Très intéressante, cette femme : aucun sens moral, mais celui des affaires, l’obsession des (anciens ?) pauvres pour le moindre gain, dangereuse, bouffonne, vieille mais pétant d’énergie, se jouant de la religion mais croyant dur comme fer à la Vierge Marie et à tous les saints, et d’une vitalité inépuisable… Elle remplit intégralement la profession misogyne de Simpronio sur les femmes: « coquettes, changeantes, menteuses, sans âme » ; bref au moins « mille et trois » vices et défauts et un chapitre « à durer jusqu’au soir », mais elle la remplit avec panache, en hardie revancharde, et se relève de toutes les chutes, avec le courage d’assumer ses instants de faiblesse. Peut-être est-ce là la touche moderne donnée par la mise en scène; même contre deux hommes, elle est proprement in-tuable. Elle tire à elle la Tragédie de Calixte et Mélibée.

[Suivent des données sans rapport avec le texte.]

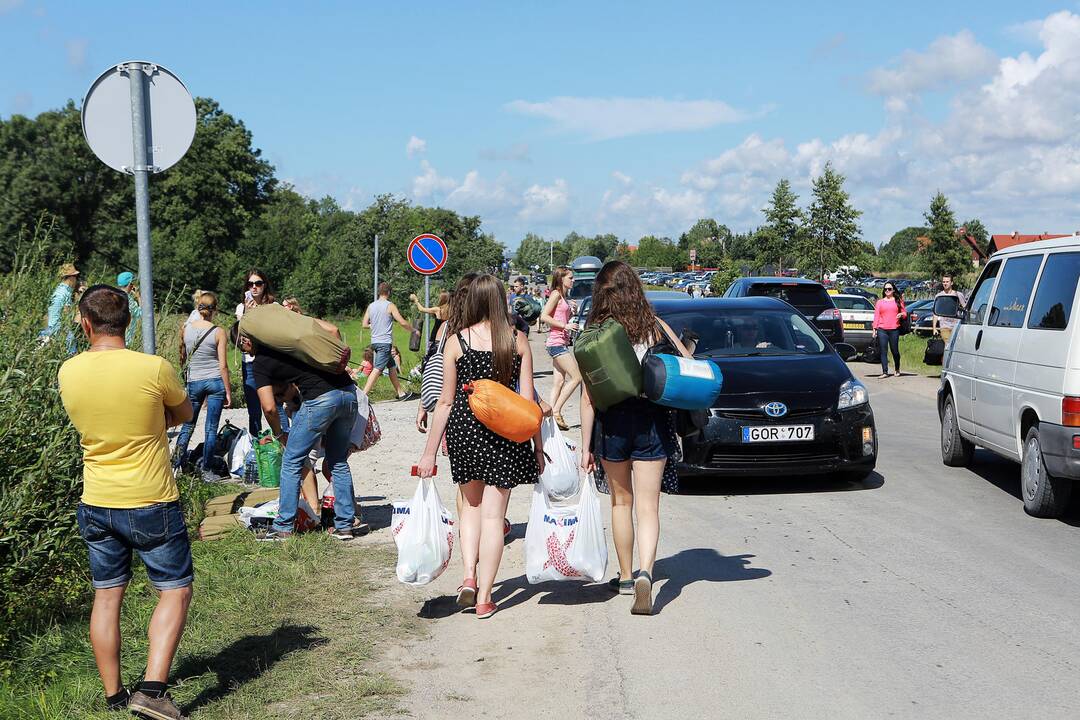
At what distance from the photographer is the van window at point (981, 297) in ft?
31.7

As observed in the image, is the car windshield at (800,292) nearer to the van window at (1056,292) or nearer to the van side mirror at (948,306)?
the van side mirror at (948,306)

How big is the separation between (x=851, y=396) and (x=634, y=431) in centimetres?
380

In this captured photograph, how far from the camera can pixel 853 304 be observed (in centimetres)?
2575

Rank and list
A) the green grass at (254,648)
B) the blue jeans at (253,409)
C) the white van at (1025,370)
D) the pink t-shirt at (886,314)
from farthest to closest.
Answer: the pink t-shirt at (886,314), the blue jeans at (253,409), the white van at (1025,370), the green grass at (254,648)

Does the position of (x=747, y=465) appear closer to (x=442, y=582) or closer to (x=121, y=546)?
(x=442, y=582)

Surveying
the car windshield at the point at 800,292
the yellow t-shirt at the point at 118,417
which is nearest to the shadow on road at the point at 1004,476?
the yellow t-shirt at the point at 118,417

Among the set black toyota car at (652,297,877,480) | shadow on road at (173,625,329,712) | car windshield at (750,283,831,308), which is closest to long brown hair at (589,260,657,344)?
shadow on road at (173,625,329,712)

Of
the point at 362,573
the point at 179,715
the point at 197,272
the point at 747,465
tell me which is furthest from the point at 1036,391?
the point at 197,272

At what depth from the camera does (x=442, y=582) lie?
21.4 feet

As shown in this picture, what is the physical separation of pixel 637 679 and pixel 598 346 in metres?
1.72

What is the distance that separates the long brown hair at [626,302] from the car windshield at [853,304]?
20.6 meters

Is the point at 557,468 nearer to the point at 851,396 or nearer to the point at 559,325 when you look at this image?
the point at 851,396

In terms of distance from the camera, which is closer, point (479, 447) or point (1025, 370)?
point (479, 447)

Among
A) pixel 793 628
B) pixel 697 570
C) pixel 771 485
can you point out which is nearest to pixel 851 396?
pixel 771 485
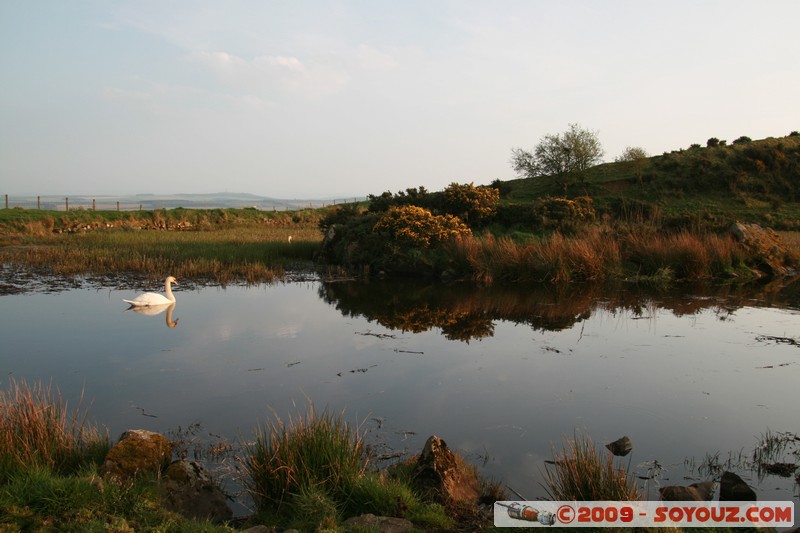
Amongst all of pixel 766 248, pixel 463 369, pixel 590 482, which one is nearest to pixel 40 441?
pixel 590 482

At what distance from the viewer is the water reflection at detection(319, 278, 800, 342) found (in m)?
14.3

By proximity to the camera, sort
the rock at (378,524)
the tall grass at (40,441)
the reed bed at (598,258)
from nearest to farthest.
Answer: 1. the rock at (378,524)
2. the tall grass at (40,441)
3. the reed bed at (598,258)

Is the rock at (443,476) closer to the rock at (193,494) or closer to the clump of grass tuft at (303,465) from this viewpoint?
the clump of grass tuft at (303,465)

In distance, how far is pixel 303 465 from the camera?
5527 mm

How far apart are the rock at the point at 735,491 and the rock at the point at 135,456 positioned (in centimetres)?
545

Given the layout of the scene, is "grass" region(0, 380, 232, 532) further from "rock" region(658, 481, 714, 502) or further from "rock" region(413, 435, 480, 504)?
"rock" region(658, 481, 714, 502)

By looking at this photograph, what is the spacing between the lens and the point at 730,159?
42.4 meters

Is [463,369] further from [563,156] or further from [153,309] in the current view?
[563,156]

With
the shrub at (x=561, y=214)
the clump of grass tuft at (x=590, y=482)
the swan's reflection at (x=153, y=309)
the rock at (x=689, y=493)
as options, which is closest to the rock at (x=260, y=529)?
the clump of grass tuft at (x=590, y=482)

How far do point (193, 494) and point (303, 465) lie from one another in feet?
3.62

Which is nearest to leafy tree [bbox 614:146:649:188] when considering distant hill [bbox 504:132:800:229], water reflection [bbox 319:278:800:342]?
distant hill [bbox 504:132:800:229]

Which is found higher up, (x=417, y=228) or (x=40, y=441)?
(x=417, y=228)

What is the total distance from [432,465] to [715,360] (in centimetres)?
738

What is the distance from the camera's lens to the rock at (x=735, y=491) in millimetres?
5469
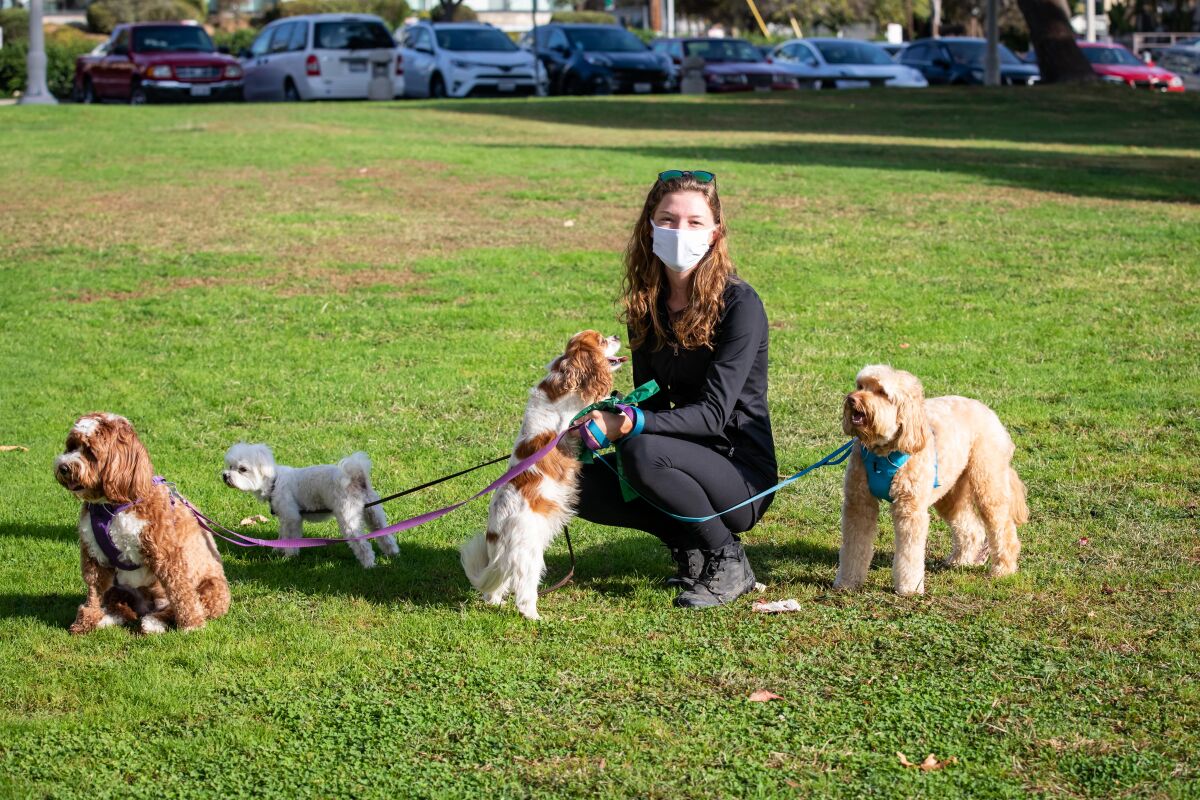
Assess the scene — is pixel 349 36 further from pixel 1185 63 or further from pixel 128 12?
pixel 128 12

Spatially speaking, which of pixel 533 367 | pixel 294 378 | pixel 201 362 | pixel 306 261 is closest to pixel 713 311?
pixel 533 367

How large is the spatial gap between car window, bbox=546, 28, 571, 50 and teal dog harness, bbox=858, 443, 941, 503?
2937 centimetres

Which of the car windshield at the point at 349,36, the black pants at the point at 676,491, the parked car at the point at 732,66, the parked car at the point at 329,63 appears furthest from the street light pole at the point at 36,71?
the black pants at the point at 676,491

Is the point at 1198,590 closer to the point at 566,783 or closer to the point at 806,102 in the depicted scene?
the point at 566,783

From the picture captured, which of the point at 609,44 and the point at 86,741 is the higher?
the point at 609,44

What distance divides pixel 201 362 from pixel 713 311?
17.1 feet

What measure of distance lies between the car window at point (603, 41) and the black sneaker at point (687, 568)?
94.7 ft

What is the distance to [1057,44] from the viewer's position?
3200 cm

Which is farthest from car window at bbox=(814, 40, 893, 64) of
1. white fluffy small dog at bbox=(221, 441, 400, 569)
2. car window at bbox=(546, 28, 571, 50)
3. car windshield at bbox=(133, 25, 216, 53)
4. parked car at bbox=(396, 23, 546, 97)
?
white fluffy small dog at bbox=(221, 441, 400, 569)

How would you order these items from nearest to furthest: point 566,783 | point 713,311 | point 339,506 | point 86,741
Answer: point 566,783
point 86,741
point 713,311
point 339,506

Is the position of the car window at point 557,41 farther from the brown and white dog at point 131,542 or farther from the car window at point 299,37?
the brown and white dog at point 131,542

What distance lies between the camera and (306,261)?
1234 cm

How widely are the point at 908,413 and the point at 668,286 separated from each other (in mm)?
1124

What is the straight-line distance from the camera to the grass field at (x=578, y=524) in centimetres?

Calixte a été ébloui par la vue de Mélibée, Mélibée et sa vertu ont été choquées par l’aveu de Calixte, celui-ci a recours à la Célestine qui verse le poison des douces paroles dans l’oreille de Mélibée (où l’on voit que « les enfants se font par l’oreille »), et le coup est fait, l’amour et le désir sont plantés dans les corps, pour une lourde cassette et une chaîne d’or dont périra la sorcière. San doute, son art dans la contagion du mal y est pour quelque chose : bien fait, ses leçons d’immoralité ont été trop bien écoutées. À la fin de la pièce, tous les méchants sont tués, ainsi que les amoureux trop pressés : à escalader les murs des jardins, on tombe parfois de haut.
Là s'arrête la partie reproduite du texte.